According to the Northeast Organic Dairy Farmers Association (NODPA), as of April 2009, pay prices for organic milk by the three largest processing plants in the region (HP Hood, Horizon Organic, and Organic Valley) will average about $27.43/cwt. At current estimates of production costs, organic dairy farmers in Vermont and New York are losing about $4/cwt and $5/cwt, respectively. The average milk price paid to dairy farmers by the two largest organic processors in Wisconsin (Organic Valley and Horizon Farms) is currently $24.63/cwt. At that price, the average loss for Wisconsin organic dairy farmers is $3/cwt. Costs vary greatly across farms and production methods. Farms that rely more on purchased feed inputs can expect to see greater losses than farms that rely more on pasturebased feeds. Organic dairy farmers use fewer feed concentrates and more forage than conventional producers; however, the purchased feed they do use has a higher per unit cost since it must be certified organic feed. For example, prices published by USDA’s Agricultural Marketing Service at the beginning of May 2009 show Upper Midwest organic feed grade corn at about $7.48/bushel, yet conventional no. 2 yellow feed corn was about half the price, averaging $3.90/bushel in Chicago.

Organic vs. Conventional Milk Cost of Production (COP) and Returns
State Organic COP1 ($/cwt) Organic Farmgate Price2 ($/cwt) Loss to farmers ($/cwt) Conventional COP3
Conventional Farmgate Price4
Loss to farmers ($/cwt)
WI $28 $25 -$3 $22 $12 -$10
VT $31 $27 -$4 $25 $12 -$13
NY $33 $27 -$5 $27 $12 -$15
1. Calculated: based on March 2009 ERS Monthly Milk Costs of Production and estimated organic milk cost of production.
3. March 2009 ERS Monthly Milk Costs of Production.
4. AMS.

While organic milk and dairy products have a higher cost of production, they also receive a higher price at the farmgate as well as the retail level. Organic dairy producers earn an average $15/cwt premium for their product in WI, VT, and NY over conventional milk and, at the retail level, organic milk prices currently average over twice the price of conventional milk. Organic milk accounts for about 6 per cent of retail milk sales and is widely available at all types of outlets, from bigbox stores to conventional supermarkets to small independent retailers. Many supermarkets now offer both private label and branded organic milk products.

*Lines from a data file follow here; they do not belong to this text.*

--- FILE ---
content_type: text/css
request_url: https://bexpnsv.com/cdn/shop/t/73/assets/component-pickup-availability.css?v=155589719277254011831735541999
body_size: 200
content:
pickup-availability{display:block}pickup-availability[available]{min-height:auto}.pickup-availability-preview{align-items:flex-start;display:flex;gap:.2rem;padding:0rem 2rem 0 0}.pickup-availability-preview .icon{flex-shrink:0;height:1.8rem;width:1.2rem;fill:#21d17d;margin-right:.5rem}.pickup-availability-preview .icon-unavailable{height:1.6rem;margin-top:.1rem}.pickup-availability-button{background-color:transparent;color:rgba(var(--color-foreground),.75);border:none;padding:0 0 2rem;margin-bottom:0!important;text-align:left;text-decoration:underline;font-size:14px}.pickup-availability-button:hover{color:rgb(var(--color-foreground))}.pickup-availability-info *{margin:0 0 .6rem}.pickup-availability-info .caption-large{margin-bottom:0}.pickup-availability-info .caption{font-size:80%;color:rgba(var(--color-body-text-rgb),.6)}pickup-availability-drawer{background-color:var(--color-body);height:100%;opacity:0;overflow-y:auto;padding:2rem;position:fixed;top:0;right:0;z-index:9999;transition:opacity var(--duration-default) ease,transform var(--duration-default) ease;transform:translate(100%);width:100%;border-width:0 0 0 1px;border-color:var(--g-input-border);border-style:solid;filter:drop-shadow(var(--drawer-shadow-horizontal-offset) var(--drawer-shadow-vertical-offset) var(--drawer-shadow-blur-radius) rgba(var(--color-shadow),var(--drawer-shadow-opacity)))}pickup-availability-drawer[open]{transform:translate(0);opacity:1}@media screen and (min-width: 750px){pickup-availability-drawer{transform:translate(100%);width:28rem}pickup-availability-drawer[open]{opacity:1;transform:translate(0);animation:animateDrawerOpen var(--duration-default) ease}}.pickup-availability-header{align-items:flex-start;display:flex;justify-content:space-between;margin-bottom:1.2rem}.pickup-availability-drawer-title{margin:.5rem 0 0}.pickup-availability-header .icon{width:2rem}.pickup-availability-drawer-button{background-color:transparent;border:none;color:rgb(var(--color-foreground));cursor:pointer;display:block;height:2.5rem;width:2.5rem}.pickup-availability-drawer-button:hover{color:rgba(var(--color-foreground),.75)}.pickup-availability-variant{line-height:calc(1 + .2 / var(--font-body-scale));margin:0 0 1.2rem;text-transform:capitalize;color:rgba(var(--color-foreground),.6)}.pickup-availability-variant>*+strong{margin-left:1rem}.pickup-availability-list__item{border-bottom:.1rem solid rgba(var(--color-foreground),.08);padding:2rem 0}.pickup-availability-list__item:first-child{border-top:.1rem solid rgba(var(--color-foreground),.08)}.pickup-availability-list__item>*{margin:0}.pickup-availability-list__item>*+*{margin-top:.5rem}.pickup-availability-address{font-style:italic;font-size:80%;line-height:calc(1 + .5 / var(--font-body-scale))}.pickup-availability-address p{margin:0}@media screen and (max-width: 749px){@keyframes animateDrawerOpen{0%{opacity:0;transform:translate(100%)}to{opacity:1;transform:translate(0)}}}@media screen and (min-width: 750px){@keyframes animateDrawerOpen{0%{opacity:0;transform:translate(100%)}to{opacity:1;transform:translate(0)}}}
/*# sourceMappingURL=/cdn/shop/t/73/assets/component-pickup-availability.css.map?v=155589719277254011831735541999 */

Organic milk retail prices vary substantially by region and brand, but have remained at a premium to conventional milk prices. In April 2009, a half-gallon of organic whole milk in the U.S. retailed for $3.79 on average, compared with approximately $1.64 for conventional whole milk. Conventional milk prices have declined almost 12 per cent from the beginning of 2009 to the present (May 2009). Organic milk prices have been steadier, with roughly a 2-per cent decline during the same period. Organic milk sales showed strong growth during 2008, with an annual increase of 23-per cent for organic whole milk and 19.7-per cent for organic reduced-fat milk, according to AMS Dairy Market News. Sales of both conventional whole milk and reduced-fat milk also increased during 2008, but at a significantly lower rate compared with organic milk sales. Conventional whole milk sales increased by 1.2- per cent and conventional reduced-fat milk by 3.6 per cent in 2008.